9.) Good ol’ Mother Nature. Yep. Science agrees. Getting out into nature, even if it is a walk on a city park, is good for calming the Nervous System. By calming the Nervous System, pain decreases, anxiety, fear and feelings of depression also decrease. So, go for a walk and if you can’t, open a window and go sit with your face in the sun. Feel the breeze and breathe the fresh air.
10.) Take an Epsom salt bath. The Magnesium in the salts are good for calming the body. Take it up a notch and light some candles, put on some soft music or a breath work audio-recording and relax.
11.) Meditation and mindfulness apps such as Insight Timer and Clam. This is not always an instant fix, but it does take you out of your head immediately- which is sometimes a huge help. This is a practice. In time, your Nervous System and Vagas Nerve “tone”. This means a calmer system and often turns down the dial on symptoms. NOTE: I used to get very angry when doctors would tell me to meditate. This felt like a blow-off, like they were throwing up their hands, and sometimes it felt condescending. I resisted this advice for years and years until I was so desperate, I started using Insight Timer to meditate. Nothing improved over night, but I did begin to enjoy the practice. I began noticing benefits and now, one of the first things I do when I sense discomfort creeping in is throw on one of my bookmarked meditations. Discomfort is a big queue that I need to take it down a notch and calm myself.
12.) Curable app. I cannot say enough about this app. It is full of exercises for the mind, lessons and knowledge sharing about science based pain management and meditations aimed to help your brain discover new neural pathways; pathways that help your brain grow out of the cycle of pain that it can get stuck in. There are also groups available if you are a person who needs a little extra support.

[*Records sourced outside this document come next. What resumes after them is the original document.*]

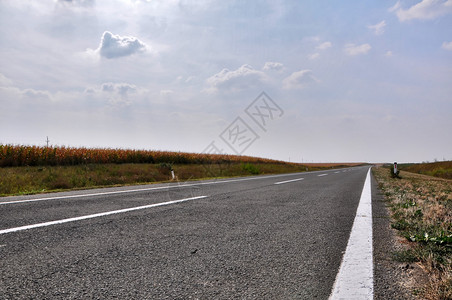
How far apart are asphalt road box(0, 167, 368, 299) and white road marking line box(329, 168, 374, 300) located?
0.22 ft

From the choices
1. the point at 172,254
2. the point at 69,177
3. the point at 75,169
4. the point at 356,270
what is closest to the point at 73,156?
the point at 75,169

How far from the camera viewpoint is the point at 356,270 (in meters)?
2.32

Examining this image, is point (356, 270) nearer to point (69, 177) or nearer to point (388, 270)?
point (388, 270)

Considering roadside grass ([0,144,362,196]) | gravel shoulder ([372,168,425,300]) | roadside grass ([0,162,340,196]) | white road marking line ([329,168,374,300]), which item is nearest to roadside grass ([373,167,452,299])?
gravel shoulder ([372,168,425,300])

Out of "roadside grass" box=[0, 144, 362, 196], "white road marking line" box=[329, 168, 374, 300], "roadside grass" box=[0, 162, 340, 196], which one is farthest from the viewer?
"roadside grass" box=[0, 144, 362, 196]

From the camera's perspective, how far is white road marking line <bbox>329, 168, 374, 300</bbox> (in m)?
1.92

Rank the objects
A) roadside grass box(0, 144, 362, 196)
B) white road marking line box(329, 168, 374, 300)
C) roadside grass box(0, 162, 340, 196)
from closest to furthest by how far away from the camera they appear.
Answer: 1. white road marking line box(329, 168, 374, 300)
2. roadside grass box(0, 162, 340, 196)
3. roadside grass box(0, 144, 362, 196)

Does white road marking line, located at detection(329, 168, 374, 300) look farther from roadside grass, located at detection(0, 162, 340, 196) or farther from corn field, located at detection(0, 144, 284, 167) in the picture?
corn field, located at detection(0, 144, 284, 167)

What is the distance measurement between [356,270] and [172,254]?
5.05 ft

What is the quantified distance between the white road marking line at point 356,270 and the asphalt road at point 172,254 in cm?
7

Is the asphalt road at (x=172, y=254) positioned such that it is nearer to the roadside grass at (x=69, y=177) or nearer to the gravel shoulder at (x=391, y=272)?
the gravel shoulder at (x=391, y=272)

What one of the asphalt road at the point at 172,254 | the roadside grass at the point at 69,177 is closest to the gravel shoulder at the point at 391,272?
the asphalt road at the point at 172,254

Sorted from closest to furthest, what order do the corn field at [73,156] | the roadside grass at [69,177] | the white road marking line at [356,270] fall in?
the white road marking line at [356,270], the roadside grass at [69,177], the corn field at [73,156]

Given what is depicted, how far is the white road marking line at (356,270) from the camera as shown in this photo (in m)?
1.92
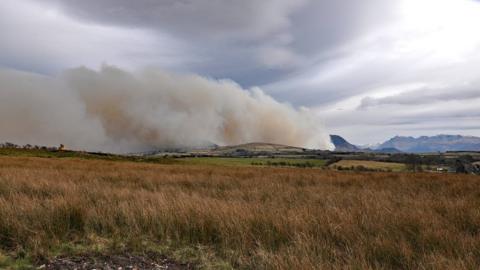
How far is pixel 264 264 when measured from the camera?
4.66 metres

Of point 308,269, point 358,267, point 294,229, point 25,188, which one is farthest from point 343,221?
point 25,188

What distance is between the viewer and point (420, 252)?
521 centimetres

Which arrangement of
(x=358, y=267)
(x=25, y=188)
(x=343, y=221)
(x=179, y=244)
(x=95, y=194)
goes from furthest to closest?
(x=25, y=188), (x=95, y=194), (x=343, y=221), (x=179, y=244), (x=358, y=267)

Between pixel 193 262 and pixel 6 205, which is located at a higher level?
pixel 6 205

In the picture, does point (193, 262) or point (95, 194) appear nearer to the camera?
point (193, 262)

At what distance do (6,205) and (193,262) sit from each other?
15.7ft

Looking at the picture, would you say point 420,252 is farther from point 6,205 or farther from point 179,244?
point 6,205

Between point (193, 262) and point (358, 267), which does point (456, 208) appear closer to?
point (358, 267)

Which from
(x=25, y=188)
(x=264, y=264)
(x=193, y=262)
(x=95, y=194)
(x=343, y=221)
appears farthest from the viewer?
(x=25, y=188)

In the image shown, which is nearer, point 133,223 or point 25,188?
point 133,223

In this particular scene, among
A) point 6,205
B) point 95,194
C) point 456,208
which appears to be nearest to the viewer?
point 6,205

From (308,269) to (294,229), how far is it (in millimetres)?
2054

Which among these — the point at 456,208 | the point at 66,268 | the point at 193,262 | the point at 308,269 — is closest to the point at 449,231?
the point at 456,208

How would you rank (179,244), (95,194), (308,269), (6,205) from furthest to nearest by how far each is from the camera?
(95,194), (6,205), (179,244), (308,269)
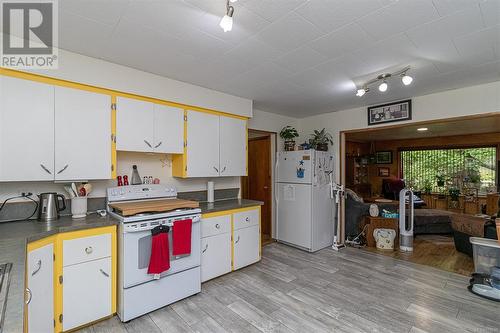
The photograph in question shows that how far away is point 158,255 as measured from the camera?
2.20 meters

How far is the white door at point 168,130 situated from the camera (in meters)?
2.73

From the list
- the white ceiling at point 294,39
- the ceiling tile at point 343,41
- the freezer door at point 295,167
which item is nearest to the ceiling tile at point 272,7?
the white ceiling at point 294,39

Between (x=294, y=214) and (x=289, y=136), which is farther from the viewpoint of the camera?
(x=289, y=136)

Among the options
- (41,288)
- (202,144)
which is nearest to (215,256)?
(202,144)

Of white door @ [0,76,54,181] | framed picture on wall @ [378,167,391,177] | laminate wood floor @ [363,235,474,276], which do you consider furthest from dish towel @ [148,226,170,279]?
Answer: framed picture on wall @ [378,167,391,177]

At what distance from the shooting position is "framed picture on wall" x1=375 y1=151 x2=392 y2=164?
780 cm

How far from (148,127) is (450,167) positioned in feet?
27.4

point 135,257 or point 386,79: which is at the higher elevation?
point 386,79

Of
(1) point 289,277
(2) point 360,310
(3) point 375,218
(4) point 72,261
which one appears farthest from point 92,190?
(3) point 375,218

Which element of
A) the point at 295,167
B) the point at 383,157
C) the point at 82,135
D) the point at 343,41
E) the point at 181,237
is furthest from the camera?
the point at 383,157

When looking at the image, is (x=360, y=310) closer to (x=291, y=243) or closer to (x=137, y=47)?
(x=291, y=243)

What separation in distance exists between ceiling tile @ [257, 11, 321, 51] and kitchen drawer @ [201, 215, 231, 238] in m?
1.99

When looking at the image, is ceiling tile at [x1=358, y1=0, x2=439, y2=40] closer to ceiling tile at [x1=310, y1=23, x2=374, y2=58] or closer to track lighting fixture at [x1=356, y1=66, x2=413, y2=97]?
ceiling tile at [x1=310, y1=23, x2=374, y2=58]

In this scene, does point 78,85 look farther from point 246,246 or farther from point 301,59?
point 246,246
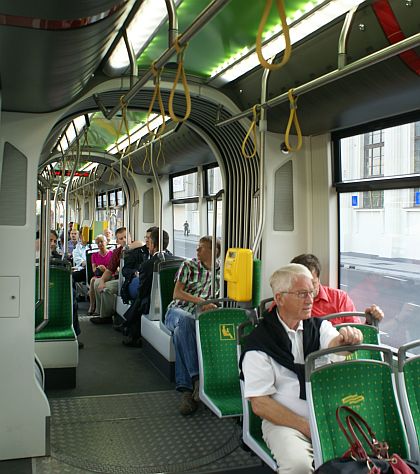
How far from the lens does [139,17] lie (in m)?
3.31

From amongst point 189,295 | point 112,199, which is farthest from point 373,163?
point 112,199

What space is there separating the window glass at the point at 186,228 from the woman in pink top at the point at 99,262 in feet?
4.16

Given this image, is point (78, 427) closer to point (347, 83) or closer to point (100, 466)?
point (100, 466)

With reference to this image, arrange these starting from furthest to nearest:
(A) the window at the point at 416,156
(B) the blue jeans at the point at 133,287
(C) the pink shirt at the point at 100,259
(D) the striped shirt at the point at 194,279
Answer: (C) the pink shirt at the point at 100,259 → (B) the blue jeans at the point at 133,287 → (D) the striped shirt at the point at 194,279 → (A) the window at the point at 416,156

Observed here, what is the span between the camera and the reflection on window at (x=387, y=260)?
3943 millimetres

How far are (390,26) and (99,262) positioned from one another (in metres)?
6.97

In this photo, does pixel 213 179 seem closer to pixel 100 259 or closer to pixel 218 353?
pixel 100 259

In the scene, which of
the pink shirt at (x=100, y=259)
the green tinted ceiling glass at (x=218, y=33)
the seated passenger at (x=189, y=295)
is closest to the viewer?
the green tinted ceiling glass at (x=218, y=33)

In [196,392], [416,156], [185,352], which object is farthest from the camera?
[185,352]

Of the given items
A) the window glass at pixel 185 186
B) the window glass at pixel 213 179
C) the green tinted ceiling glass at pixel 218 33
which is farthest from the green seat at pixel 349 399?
the window glass at pixel 185 186

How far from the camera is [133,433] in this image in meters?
3.92

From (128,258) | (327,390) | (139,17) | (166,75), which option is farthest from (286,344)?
(128,258)

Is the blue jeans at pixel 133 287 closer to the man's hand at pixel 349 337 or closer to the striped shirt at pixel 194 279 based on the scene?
the striped shirt at pixel 194 279

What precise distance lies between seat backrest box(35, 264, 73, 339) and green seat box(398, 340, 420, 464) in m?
3.54
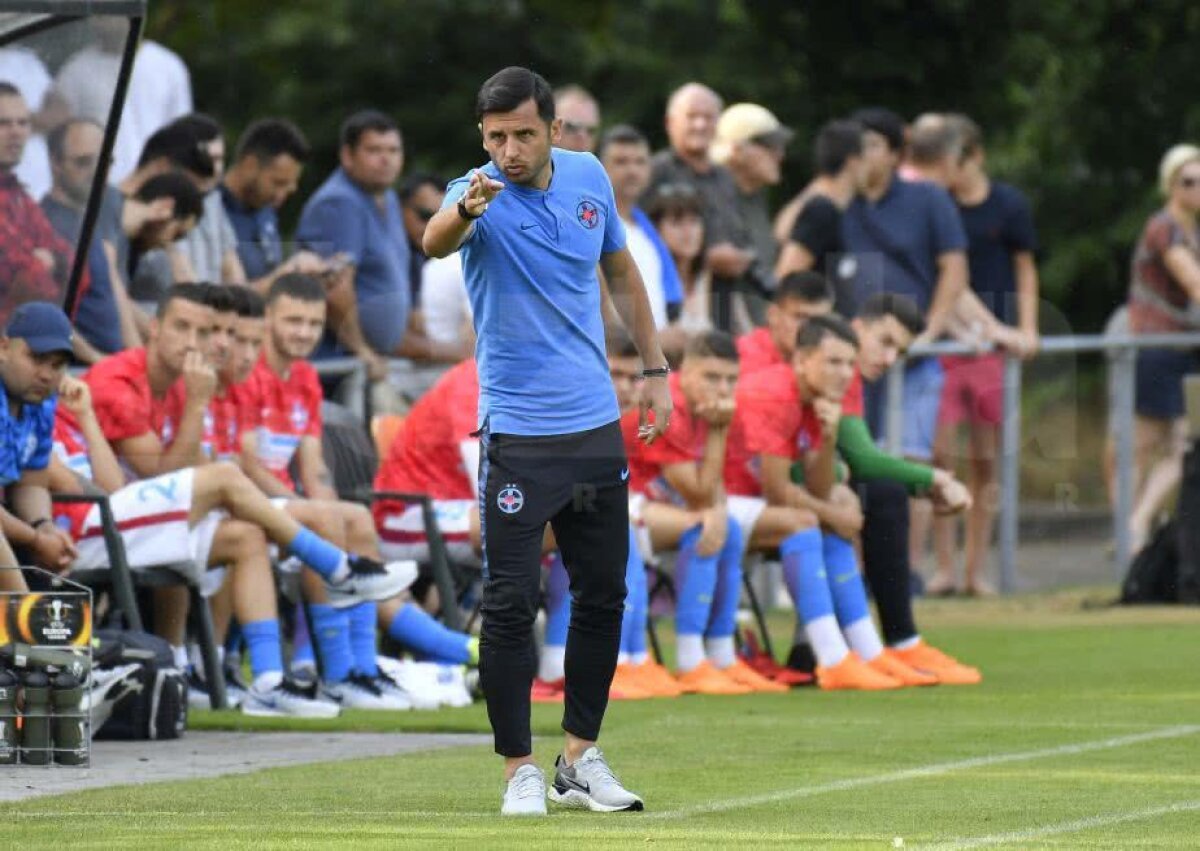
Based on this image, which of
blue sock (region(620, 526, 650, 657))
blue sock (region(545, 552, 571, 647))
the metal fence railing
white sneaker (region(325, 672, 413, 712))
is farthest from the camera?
the metal fence railing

13.) A hobby that takes up full concentration- like learning something new. Take an online painting class, play an instrument, dance, needlepoint, work on cars… find something that lights up curiosity and forces you to think and learn about new things. This tool is more of a long-term care tool rather than an acute flare tool. If you are too “in the thick of it” to deal with even thinking about a hobby, don’t worry about it!
14.) Set boundaries. Sometimes you need to tell friends, family, and work “no”. Self-care when you’re in a flare supersedes dinner plans, a coffee date and some deadlines (IF you feel like following through is too much. Just listen to your body. Sometimes seeing a friend or throwing yourself into a project can be a good thing, you be the judge).

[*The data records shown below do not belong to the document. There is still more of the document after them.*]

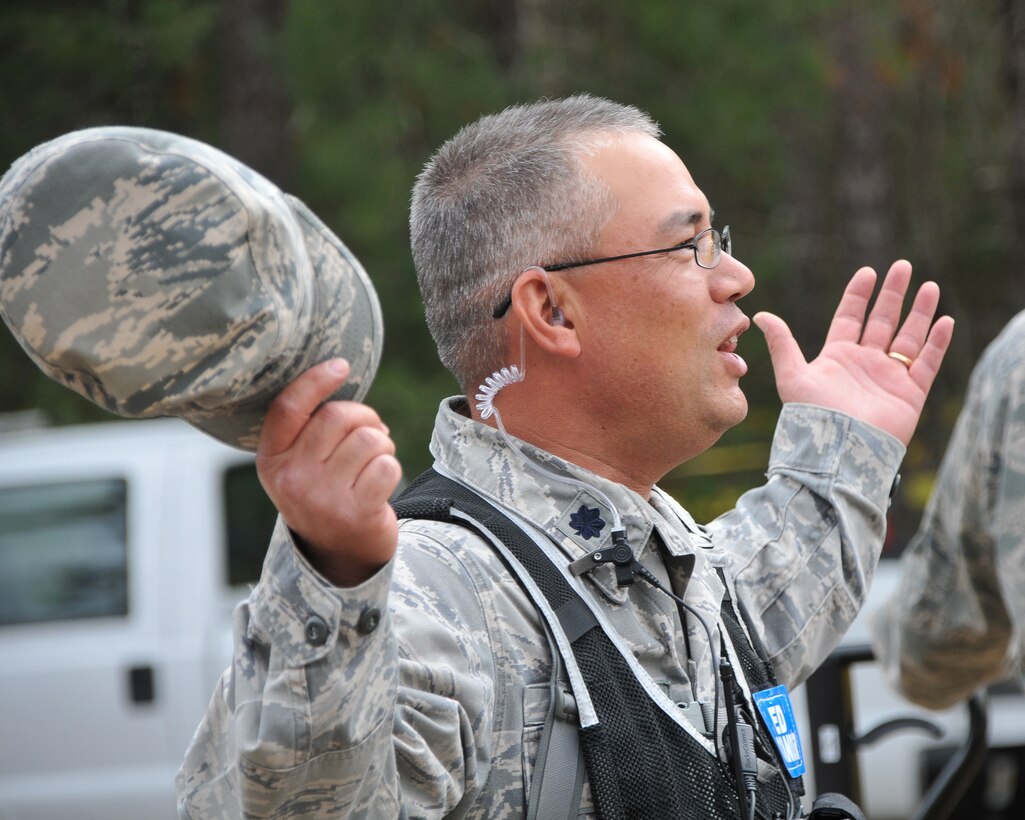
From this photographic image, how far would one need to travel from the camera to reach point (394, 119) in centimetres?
776

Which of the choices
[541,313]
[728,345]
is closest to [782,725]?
[728,345]

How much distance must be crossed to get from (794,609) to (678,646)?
1.31ft

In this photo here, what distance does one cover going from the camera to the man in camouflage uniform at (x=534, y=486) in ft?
4.51

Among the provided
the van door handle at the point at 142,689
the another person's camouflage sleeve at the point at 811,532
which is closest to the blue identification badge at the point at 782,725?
the another person's camouflage sleeve at the point at 811,532

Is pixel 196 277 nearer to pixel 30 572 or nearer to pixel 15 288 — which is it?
pixel 15 288

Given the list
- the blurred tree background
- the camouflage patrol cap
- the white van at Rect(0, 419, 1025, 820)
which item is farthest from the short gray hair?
the blurred tree background

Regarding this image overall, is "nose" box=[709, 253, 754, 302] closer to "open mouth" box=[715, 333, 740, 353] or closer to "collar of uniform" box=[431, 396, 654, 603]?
"open mouth" box=[715, 333, 740, 353]

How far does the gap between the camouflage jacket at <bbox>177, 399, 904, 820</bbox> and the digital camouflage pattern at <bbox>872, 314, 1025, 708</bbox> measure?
0.62 meters

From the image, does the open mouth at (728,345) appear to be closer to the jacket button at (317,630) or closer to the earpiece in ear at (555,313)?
the earpiece in ear at (555,313)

15.) Move your body. Gentle yoga, an online hip-hop class, a walk…. jump up and down a few times…. just move that energy around in your body and maybe even sweat it out.

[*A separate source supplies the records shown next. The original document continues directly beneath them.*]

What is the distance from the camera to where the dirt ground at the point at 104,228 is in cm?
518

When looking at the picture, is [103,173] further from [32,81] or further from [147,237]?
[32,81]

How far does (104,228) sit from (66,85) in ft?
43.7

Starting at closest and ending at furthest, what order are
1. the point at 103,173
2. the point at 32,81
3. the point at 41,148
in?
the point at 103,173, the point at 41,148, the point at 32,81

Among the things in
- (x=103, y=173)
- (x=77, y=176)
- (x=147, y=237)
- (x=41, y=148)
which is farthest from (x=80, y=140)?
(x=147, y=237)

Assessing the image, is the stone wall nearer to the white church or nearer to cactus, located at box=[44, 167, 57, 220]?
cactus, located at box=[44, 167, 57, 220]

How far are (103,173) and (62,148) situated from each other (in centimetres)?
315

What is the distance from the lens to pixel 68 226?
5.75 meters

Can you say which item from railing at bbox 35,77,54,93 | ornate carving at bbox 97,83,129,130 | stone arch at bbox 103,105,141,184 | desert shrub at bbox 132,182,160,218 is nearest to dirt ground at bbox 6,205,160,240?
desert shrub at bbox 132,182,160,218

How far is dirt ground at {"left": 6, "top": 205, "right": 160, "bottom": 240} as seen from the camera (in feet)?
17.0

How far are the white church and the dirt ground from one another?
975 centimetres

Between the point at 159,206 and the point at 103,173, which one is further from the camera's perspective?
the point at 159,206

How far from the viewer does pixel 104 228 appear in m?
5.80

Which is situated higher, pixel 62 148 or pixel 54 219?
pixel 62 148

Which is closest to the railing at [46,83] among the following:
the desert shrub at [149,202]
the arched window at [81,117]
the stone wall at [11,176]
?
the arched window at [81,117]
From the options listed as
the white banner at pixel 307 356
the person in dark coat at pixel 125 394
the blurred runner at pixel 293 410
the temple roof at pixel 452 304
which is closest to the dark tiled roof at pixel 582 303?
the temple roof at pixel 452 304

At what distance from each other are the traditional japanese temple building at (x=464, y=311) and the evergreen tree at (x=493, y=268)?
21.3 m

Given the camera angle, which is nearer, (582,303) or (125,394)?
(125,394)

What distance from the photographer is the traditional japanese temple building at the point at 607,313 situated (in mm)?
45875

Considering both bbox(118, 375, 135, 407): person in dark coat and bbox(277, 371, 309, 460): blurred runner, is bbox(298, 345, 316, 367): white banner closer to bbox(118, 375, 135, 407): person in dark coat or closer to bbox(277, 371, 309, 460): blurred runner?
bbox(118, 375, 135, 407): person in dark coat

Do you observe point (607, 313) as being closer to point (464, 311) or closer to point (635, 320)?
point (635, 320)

16.) Try not to catastrophize. According to Psychology Today, “catastrophizing is a cognitive distortion that prompts people to jump to the worst possible conclusion, usually with very limited information or objective reason to despair. When a situation is upsetting, but not necessarily catastrophic, they still feel like they are in the midst of a crisis.” This heightens anxiety and sends your Nervous System into fight or flight mode. Fight or flight can make physical sensations worse and emotional tensions rise. In other words, catastrophizing does nothing good. So instead of “I’ll NEVER feel happy again”, try “I am not feeling as happy as I would like YET”; or ‘I’ll NEVER recover”, try “I haven’t felt as good as I would like YET”. If the catastrophic way of thinking takes over, splash cold water on your face or try one of the techniques listed above for distracting yourself or switching up your environment.